Clashes between police and protesters from various political parties in Azad Kashmir have broken out since the announcement of election results. But these clashes have less to do with growing anti-Pakistan sentiment than with the at-times ruthless competition between political parties in the scenic valley.
Yet, in their reports of unrest in Azad Kashmir, the Indian media seems to have invented sources and relied on unverified information to create the impression that unrest was growing in the area.
Crying rigging without proof
The TOI report relies on the unverified claim that the Legislative Assembly elections in Azad Kashmir were "rigged" in favor of the now-ruling party, the Pakistan Muslim League-Nawaz, which won 31 of the 41 seats up for grabs.
However, it does not provide any evidence for this claim, for example, by citing international elections observers. Instead, it relies on the rabble-rousing statements of certain unnamed politicians whose parties lost badly in the polls. Incidentally, these politicians have also accepted the election results, despite their cries of rigging.
Quoting made-up organizations
The TOI report also claims that the "Pakistan Human Rights Group has confirmed the allegations of corrupt practices, involving money and muscle power." Such an organization, however, does not exist in Pakistan.
Passing an old video off as new
The most embarrassing mistake made by ANI and TOI in their coverage of supposed civil unrest in Azad Kashmir involves their use of a video, in which people in Azad Kashmir can apparently be seen torching the Pakistani flag in anger over the "rigged" election results.
However, a close viewing of the video's final 20 seconds shows that it was taken during the outgoing government's tenure. After a shot of the protest being dispersed by police, the video shows one protester spraying graffiti on a poster of Chaudhry Abdul Majeed, the outgoing Prime Minister of AJK.
It is highly unlikely that protesters would be defacing his image if they were actually protesting the results of the current election, which the outgoing Prime Minister's party lost by a landslide.
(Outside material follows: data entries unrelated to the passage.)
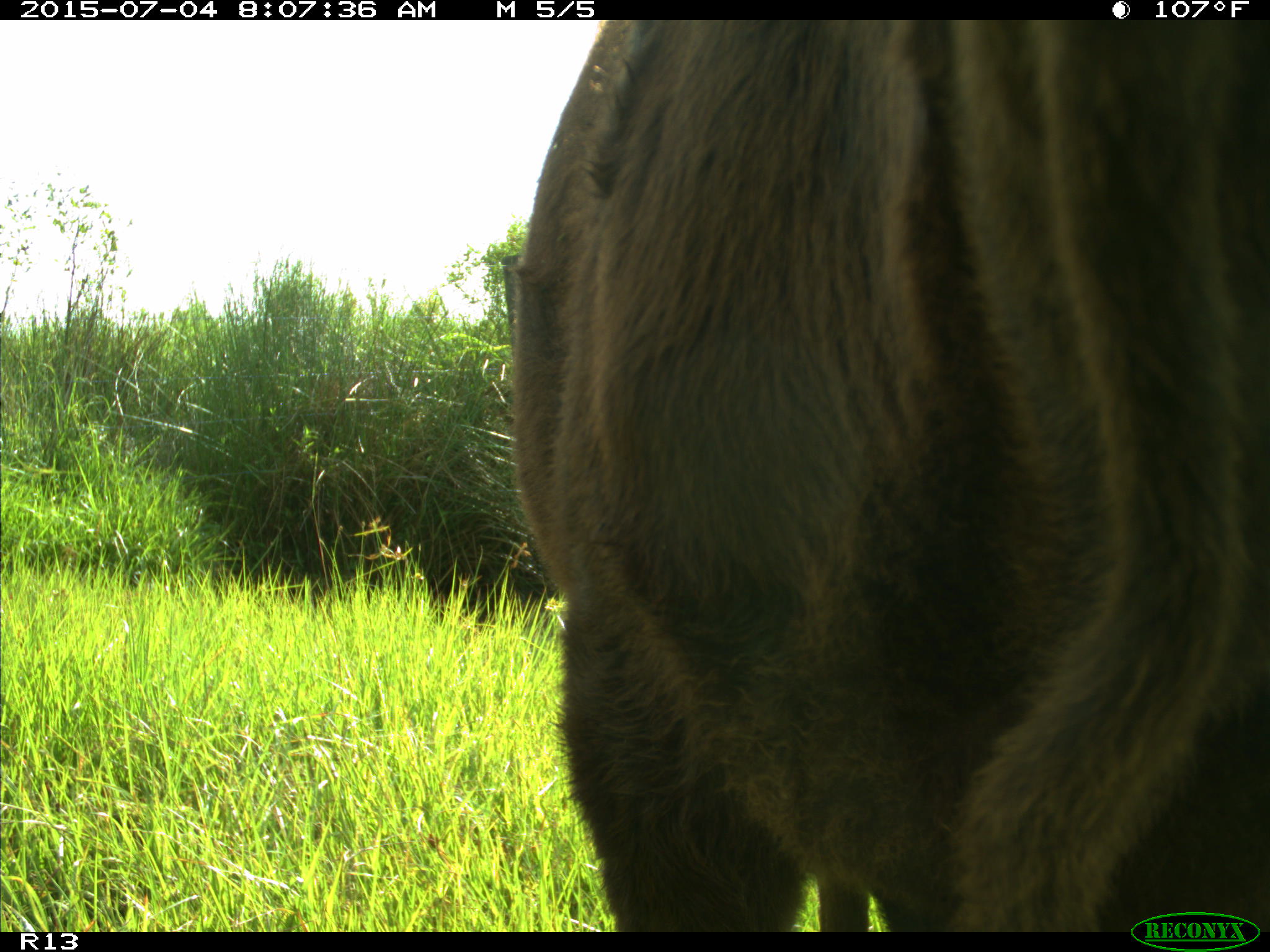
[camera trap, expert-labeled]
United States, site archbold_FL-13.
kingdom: Animalia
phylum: Chordata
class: Mammalia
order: Artiodactyla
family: Bovidae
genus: Bos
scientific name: Bos taurus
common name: domestic cow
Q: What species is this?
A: Bos taurus (domestic cow).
Embarrassed on the global stage
A number of the brutal tactics used by Indian forces have caused outrage among the international community, especially their use of supposedly harmless pellet guns for crowd control. Already, dozens of people have been fatally wounded or blinded by the pellet guns, while Pakistani activists have drawn international attention to their use with a successful online campaign.
On July 12, United Nations Secretary General Ban Ki Moon expressed concern over the situation in Kashmir and called for "maximum restraint" by all parties involved in the conflict. His statement came on the back of the earlier criticism he had received for allegedly brushing the Kashmir issue, and India's culpability in it, under the rug.
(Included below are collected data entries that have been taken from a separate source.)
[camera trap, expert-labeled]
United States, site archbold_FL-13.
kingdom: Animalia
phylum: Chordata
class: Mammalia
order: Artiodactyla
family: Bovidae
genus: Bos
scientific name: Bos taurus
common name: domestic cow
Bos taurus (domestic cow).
Yesterday, an American State Department spokesman finally addressed the ongoing brutalities in Kashmir, saying that his government was "concerned" about the situation and in constant correspondence with Delhi regarding the issue.
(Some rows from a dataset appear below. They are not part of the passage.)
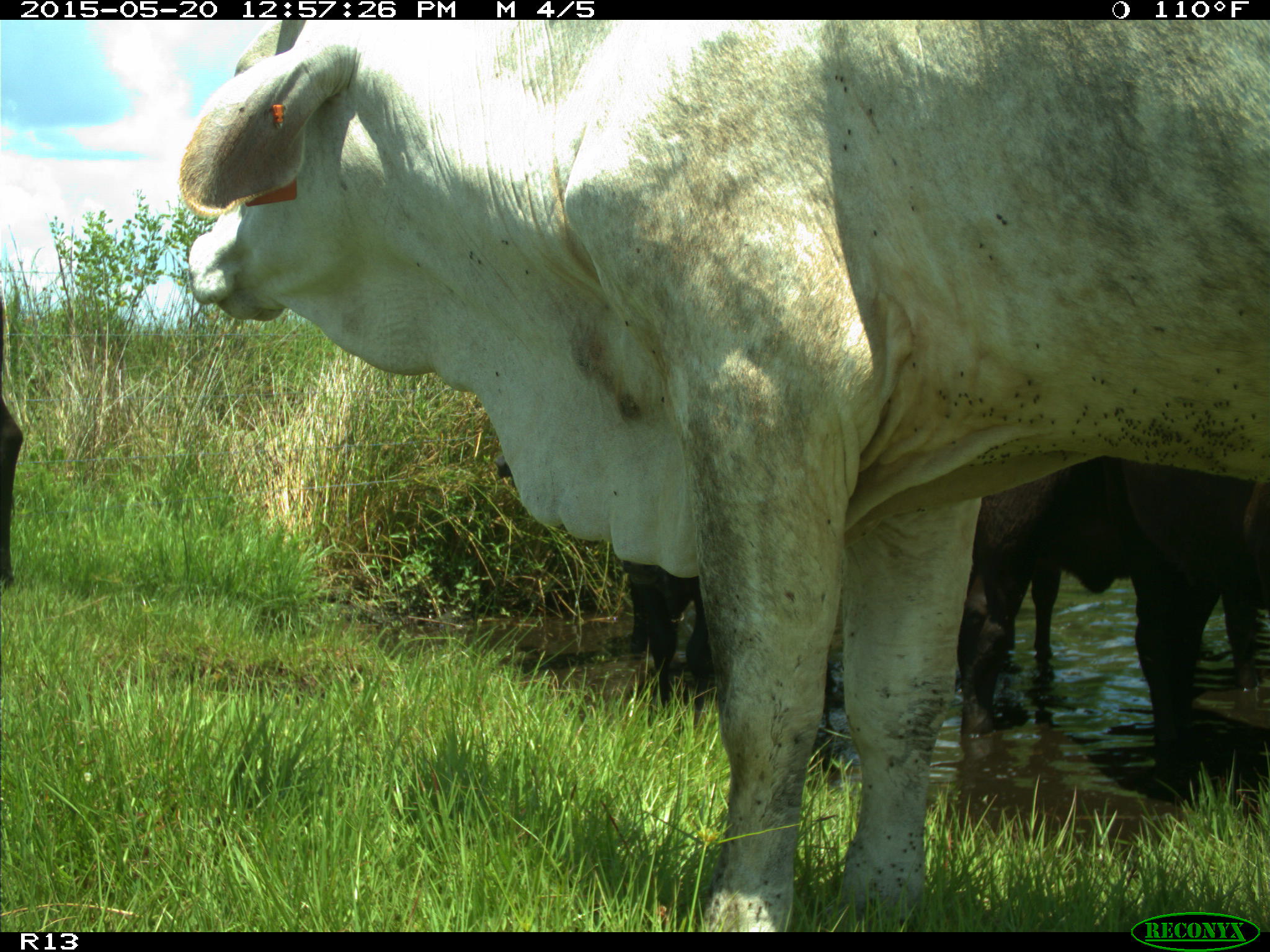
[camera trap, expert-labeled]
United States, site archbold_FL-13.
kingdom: Animalia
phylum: Chordata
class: Mammalia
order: Artiodactyla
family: Bovidae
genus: Bos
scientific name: Bos taurus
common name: domestic cow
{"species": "Bos taurus (domestic cow)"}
This week, a letter signed by 800 academics and writers of world-renown, including Noam Chomsky and a number of prominent Indian intellectuals, also made headlines and drew attention to the plight of Kashmiris in the occupied zone.
Indian media contradicting state targeted
While most of the mainstream Indian media has toed the Indian government's official line on Kashmir, a few independent left-leaning publications like Caravan magazine and Kafila have produced original reports on Indian state brutality in the restive valley.
The mainstream Indian media has chosen not to give these reports any coverage, while prominent TV personalities like anchor Arnab Goswami have called for all journalists contradicting the state's official position on Kashmir to be thrown in jail.
With the space for alternate media already shrinking, the Indian media's recent publication of concocted news reports on Azad Kashmir is further proof that all is not well in the world's largest democracy.